-- REQUIREMENTS --
Show every line of the records that contains the word "stacked", and copy each line in full. Case counts.

-- GIVEN RECORDS --
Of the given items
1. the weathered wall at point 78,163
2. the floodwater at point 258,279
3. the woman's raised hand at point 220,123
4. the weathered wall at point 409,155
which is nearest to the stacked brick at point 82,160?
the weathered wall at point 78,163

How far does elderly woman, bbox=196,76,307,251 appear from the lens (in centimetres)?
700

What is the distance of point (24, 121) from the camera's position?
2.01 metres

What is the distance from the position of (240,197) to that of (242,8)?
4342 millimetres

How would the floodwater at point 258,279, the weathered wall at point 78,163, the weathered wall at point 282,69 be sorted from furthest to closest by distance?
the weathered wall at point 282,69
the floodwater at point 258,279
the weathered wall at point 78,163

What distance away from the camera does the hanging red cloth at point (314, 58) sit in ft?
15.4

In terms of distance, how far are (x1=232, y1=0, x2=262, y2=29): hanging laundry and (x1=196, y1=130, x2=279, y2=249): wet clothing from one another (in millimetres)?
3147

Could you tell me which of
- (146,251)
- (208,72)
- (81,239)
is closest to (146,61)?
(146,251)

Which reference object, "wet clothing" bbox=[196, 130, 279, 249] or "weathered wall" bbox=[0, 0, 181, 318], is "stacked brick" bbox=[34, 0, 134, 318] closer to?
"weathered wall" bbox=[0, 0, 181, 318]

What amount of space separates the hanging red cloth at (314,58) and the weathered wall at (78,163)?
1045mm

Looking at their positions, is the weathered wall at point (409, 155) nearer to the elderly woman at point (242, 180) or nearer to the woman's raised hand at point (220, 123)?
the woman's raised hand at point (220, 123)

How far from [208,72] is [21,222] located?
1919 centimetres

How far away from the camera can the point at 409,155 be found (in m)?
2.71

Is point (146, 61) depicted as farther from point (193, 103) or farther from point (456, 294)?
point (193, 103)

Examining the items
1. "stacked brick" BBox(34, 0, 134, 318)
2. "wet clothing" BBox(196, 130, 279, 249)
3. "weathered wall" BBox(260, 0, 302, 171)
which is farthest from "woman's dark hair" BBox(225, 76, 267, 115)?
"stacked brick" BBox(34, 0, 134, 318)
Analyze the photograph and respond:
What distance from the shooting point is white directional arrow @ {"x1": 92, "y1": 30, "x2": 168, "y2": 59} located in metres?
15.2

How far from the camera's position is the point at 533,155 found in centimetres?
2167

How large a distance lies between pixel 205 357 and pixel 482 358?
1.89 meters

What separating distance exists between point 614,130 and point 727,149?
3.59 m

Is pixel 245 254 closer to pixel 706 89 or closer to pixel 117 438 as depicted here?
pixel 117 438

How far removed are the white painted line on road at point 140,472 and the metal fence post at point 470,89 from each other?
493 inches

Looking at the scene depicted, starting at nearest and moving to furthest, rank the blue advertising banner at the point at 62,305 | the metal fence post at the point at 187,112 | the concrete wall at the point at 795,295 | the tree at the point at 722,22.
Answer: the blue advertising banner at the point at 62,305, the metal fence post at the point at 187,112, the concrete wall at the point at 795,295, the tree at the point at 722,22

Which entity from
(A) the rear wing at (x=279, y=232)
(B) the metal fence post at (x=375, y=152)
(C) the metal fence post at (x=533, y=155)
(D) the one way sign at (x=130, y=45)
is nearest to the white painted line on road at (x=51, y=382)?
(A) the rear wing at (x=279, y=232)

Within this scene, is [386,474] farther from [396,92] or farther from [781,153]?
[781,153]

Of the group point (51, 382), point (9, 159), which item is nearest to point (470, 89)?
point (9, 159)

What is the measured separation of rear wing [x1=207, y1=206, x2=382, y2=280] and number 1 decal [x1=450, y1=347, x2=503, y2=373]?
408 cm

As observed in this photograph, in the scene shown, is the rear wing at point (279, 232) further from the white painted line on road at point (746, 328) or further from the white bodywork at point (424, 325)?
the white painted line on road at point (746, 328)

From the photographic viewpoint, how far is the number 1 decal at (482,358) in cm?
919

...

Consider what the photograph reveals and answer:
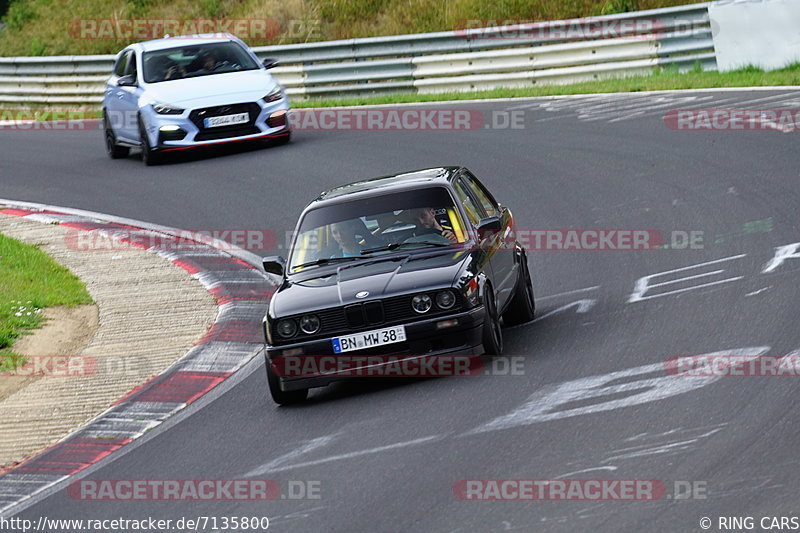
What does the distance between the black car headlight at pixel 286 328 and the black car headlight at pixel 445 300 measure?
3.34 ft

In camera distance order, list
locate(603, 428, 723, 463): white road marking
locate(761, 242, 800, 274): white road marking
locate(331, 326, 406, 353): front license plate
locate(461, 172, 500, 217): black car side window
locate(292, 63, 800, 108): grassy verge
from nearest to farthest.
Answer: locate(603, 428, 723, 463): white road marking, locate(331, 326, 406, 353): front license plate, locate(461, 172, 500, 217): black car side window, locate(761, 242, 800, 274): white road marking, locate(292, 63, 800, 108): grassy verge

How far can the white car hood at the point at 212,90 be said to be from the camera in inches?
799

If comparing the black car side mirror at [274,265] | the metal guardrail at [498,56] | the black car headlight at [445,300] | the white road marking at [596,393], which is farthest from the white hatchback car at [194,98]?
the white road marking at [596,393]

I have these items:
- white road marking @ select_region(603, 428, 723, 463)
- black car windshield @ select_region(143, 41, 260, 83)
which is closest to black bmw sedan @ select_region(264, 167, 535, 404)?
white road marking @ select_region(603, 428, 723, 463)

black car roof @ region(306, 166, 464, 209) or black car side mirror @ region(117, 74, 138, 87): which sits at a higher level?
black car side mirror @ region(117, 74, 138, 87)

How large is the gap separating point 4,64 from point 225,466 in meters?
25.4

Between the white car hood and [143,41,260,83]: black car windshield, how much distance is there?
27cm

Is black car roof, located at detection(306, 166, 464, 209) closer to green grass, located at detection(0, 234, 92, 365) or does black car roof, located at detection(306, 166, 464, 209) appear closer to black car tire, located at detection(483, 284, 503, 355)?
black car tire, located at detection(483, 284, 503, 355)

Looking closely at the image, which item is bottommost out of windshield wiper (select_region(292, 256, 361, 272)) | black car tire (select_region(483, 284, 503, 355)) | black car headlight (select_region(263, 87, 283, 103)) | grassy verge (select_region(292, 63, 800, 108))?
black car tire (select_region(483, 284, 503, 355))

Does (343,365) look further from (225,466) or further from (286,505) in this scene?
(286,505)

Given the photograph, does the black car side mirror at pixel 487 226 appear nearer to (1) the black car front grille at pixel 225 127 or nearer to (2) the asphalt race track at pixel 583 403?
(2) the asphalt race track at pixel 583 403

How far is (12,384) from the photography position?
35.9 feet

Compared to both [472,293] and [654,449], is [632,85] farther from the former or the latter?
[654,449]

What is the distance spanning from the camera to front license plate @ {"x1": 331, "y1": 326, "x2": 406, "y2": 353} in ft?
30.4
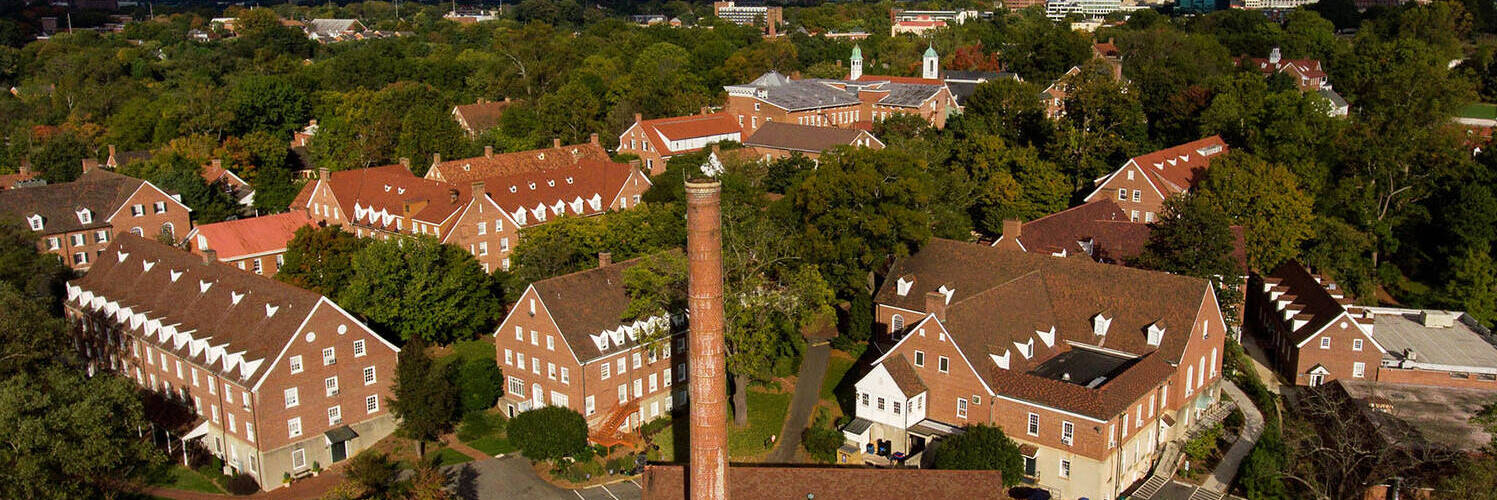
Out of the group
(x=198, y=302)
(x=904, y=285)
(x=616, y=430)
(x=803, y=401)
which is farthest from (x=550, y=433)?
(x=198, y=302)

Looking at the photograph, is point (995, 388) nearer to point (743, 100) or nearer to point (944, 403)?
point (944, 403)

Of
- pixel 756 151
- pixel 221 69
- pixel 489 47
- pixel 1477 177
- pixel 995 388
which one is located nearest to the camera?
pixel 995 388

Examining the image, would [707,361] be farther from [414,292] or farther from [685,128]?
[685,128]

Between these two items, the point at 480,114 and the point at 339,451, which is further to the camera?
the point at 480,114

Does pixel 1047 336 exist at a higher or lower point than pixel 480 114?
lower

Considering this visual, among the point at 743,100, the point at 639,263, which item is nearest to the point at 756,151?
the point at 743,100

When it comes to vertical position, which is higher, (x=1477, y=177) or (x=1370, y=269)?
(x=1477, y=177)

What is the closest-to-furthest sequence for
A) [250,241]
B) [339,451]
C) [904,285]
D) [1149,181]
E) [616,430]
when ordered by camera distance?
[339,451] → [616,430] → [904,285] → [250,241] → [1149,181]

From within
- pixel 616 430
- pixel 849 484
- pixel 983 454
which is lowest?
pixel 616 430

---

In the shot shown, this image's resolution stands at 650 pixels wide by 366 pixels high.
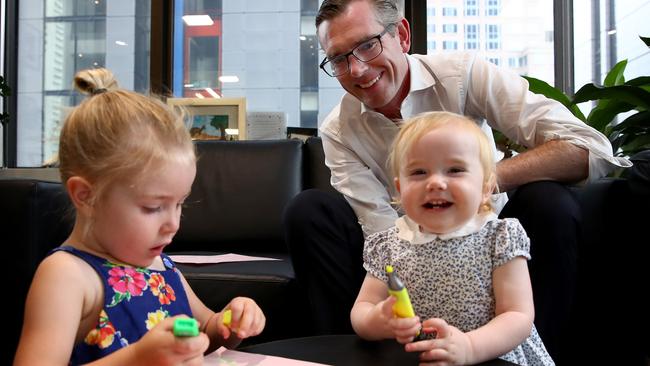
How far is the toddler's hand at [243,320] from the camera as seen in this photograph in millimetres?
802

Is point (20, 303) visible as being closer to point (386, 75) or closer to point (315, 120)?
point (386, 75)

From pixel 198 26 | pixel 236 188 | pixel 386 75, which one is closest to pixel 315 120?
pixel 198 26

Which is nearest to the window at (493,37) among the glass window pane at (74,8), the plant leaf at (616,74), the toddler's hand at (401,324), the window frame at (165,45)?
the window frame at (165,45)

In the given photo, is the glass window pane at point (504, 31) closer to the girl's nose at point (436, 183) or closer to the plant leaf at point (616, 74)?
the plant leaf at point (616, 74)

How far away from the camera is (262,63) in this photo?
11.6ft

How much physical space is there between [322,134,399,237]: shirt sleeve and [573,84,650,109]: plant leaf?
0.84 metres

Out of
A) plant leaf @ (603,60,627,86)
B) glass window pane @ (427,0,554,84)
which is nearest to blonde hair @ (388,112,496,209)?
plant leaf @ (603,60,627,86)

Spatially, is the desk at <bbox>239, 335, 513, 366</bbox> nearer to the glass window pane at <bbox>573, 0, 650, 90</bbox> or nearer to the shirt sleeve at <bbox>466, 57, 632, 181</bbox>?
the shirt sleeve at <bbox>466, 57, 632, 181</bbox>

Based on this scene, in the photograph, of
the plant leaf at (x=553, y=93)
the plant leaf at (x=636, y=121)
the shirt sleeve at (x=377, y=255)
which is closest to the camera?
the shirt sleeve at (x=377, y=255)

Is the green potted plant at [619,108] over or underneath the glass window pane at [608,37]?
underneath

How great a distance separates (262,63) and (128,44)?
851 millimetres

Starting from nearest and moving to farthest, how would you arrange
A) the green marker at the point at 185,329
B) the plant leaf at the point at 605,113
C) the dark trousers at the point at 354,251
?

-- FINAL ANSWER --
which is nearest to the stacked brick at point 82,160?
Which reference object, "wet clothing" bbox=[196, 130, 279, 249] or "weathered wall" bbox=[0, 0, 181, 318], is "stacked brick" bbox=[34, 0, 134, 318] closer to?
1. "stacked brick" BBox(34, 0, 134, 318)
"stacked brick" BBox(34, 0, 134, 318)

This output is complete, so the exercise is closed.